● EXERCISE AIM
From the data below, return each line in which the string "annotators" is found.

● RECORDS TO USE
● ● ● ●

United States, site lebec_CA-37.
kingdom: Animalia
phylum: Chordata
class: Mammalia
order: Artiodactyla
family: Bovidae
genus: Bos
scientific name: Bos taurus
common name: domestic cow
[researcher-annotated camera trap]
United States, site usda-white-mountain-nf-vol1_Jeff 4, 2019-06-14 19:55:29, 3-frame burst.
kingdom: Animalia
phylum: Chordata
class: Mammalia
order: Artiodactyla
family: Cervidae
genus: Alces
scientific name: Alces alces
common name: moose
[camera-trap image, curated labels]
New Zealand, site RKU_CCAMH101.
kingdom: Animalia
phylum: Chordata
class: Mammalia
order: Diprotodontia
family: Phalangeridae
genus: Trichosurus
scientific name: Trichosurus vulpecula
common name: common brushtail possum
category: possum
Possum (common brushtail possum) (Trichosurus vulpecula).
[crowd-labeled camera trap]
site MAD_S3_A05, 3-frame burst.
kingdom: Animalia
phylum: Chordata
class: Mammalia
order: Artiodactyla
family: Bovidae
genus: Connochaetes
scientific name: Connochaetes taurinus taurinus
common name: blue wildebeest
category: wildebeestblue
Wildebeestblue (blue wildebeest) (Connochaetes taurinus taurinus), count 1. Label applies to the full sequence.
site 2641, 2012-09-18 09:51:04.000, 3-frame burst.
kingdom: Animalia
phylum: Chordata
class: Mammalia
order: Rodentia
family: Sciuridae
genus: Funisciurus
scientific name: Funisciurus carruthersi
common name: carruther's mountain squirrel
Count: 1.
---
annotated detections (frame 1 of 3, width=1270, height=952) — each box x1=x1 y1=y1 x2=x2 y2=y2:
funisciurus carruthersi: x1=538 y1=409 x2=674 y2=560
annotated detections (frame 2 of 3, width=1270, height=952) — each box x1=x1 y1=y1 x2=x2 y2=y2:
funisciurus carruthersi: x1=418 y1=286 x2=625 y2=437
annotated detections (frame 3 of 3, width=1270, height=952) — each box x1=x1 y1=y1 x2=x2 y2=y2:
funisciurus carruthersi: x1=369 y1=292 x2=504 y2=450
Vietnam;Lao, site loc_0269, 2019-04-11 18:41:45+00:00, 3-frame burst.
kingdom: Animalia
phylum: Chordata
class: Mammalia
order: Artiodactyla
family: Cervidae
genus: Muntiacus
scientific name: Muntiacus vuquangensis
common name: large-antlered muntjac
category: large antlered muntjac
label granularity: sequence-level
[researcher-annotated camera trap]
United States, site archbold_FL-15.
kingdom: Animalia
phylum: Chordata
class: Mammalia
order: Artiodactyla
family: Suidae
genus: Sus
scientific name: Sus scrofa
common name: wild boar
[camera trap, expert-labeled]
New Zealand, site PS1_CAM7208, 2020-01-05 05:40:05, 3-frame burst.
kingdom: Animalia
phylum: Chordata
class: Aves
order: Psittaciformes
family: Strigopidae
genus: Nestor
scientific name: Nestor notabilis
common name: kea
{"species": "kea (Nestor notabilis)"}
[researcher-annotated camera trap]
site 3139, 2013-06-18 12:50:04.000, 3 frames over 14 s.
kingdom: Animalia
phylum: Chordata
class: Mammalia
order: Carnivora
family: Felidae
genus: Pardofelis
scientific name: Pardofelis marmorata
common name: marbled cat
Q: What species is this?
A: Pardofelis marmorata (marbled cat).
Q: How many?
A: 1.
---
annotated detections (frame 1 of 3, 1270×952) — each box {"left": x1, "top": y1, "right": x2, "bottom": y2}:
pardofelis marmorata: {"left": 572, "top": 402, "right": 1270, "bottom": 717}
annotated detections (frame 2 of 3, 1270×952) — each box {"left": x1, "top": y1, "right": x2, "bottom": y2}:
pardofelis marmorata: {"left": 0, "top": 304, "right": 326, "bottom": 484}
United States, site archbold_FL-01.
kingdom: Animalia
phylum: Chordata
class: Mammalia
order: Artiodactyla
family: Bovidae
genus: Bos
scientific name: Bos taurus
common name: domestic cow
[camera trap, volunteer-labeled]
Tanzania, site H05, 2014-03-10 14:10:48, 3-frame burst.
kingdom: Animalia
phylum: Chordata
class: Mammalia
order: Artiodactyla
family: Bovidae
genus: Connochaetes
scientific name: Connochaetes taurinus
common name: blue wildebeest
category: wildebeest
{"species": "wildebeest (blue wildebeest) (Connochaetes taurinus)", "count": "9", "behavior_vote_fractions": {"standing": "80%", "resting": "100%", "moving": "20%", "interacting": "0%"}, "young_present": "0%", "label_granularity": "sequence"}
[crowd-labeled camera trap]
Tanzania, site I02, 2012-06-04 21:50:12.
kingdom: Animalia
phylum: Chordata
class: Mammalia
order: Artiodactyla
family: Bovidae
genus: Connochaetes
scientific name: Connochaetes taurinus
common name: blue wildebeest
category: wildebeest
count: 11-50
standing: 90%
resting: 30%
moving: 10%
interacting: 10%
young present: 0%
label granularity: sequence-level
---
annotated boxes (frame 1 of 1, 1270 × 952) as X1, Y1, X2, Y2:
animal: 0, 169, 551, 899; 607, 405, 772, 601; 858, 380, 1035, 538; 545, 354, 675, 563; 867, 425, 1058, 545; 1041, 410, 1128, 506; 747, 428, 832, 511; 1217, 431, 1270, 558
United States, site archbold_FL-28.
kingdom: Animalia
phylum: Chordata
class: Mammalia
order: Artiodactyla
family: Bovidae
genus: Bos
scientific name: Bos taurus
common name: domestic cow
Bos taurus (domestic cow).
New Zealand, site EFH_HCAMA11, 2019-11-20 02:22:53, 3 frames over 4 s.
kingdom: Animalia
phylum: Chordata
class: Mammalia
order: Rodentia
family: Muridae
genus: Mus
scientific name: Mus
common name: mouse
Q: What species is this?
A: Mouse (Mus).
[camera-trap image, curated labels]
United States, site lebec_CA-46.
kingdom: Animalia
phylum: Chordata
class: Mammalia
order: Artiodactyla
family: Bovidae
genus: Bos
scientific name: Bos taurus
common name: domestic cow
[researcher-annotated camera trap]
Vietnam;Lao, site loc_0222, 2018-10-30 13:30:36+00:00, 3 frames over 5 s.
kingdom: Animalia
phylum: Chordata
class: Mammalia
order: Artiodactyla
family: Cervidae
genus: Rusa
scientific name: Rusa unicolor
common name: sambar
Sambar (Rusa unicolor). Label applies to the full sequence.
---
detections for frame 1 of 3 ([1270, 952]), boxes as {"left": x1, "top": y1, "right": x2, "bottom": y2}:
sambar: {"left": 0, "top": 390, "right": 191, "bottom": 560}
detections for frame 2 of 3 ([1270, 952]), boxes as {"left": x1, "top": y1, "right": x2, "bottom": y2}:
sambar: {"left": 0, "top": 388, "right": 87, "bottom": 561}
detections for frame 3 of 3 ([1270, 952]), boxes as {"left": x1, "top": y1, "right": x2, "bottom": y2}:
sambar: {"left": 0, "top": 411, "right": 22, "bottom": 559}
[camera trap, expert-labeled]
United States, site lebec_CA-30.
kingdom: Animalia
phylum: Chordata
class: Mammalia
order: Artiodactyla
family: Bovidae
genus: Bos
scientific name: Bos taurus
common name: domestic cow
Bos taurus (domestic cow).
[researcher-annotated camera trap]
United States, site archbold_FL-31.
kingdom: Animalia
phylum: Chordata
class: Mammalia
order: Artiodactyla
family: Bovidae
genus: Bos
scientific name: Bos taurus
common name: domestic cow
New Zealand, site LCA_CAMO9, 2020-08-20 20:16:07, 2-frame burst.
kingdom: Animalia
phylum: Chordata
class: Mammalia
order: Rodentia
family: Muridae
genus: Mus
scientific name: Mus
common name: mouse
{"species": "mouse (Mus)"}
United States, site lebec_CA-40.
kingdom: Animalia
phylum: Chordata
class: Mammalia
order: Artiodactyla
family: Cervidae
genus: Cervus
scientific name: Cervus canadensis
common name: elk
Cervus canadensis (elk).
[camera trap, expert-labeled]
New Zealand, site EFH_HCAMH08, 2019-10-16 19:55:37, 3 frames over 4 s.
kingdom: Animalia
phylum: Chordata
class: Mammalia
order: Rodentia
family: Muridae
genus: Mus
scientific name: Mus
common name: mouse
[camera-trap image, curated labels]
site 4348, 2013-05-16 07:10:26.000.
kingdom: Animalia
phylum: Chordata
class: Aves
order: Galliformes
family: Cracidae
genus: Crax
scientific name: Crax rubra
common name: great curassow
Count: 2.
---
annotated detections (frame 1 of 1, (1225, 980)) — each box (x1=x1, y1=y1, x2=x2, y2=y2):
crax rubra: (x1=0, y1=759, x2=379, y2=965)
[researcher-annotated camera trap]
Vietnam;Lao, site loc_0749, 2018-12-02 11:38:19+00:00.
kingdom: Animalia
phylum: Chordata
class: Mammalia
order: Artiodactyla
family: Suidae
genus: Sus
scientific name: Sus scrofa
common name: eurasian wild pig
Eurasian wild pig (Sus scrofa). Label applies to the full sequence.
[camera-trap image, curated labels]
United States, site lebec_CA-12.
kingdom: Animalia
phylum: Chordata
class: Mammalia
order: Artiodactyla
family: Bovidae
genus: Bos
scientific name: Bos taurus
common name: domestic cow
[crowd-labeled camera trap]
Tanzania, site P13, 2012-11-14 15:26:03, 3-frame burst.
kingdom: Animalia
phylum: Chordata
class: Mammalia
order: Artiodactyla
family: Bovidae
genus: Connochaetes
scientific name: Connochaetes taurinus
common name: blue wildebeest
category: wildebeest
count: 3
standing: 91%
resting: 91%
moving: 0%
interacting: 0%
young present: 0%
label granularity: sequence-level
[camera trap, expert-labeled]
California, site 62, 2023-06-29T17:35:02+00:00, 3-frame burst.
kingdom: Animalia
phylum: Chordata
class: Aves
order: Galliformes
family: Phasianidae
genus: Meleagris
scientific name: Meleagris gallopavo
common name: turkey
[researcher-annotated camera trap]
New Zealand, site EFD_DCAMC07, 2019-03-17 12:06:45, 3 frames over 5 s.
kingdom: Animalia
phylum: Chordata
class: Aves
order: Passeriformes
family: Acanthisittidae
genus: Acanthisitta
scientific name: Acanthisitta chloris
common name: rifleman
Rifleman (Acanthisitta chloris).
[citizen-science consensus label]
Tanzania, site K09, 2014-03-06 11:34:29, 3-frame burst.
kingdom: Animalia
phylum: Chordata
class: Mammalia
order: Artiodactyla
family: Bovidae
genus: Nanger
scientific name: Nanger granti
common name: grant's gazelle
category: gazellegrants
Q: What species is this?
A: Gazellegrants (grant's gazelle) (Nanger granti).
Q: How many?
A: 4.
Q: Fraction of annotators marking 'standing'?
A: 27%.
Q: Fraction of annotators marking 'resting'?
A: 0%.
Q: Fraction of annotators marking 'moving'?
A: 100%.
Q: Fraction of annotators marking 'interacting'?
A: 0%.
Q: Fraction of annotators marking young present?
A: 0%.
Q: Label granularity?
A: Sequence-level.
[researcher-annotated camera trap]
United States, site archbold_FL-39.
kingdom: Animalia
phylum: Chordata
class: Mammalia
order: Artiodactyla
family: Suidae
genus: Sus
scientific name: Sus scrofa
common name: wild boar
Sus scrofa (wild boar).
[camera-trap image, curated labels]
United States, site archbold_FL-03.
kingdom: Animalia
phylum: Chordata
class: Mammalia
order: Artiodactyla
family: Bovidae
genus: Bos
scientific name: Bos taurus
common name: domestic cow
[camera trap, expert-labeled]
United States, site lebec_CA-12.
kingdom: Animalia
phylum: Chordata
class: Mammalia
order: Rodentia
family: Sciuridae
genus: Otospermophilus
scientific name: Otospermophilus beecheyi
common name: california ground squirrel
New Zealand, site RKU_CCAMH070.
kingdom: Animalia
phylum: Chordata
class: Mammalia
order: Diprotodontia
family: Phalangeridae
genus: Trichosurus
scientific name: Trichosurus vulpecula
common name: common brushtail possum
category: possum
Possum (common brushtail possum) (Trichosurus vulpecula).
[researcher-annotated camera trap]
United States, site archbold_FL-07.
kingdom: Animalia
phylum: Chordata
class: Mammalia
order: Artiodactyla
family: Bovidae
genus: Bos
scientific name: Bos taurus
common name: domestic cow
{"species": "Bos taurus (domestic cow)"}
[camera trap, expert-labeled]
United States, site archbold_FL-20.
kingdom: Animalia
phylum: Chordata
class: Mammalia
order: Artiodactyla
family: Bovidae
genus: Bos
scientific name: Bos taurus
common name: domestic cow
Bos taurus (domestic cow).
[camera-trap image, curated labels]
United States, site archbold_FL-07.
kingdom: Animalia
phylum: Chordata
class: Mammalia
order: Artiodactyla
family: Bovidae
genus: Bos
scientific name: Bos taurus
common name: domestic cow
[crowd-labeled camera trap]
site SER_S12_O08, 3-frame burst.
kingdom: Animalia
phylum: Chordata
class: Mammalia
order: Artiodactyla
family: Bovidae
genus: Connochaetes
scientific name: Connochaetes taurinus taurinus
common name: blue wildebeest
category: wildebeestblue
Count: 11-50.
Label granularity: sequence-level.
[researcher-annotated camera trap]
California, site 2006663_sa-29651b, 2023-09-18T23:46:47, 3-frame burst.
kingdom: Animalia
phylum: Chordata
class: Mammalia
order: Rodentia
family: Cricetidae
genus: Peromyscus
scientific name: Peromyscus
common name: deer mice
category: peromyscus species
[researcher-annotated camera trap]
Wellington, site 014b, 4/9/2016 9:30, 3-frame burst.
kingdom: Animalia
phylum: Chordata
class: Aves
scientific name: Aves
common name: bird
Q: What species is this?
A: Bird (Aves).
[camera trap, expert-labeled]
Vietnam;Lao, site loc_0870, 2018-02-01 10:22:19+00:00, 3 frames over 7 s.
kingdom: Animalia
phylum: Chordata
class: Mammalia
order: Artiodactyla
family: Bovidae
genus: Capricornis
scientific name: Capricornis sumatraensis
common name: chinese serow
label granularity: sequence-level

● ● ● ●

● TASK OUTPUT
Q: Fraction of annotators marking 'standing'?
Q: Fraction of annotators marking 'resting'?
Q: Fraction of annotators marking 'moving'?
Q: Fraction of annotators marking 'interacting'?
Q: Fraction of annotators marking young present?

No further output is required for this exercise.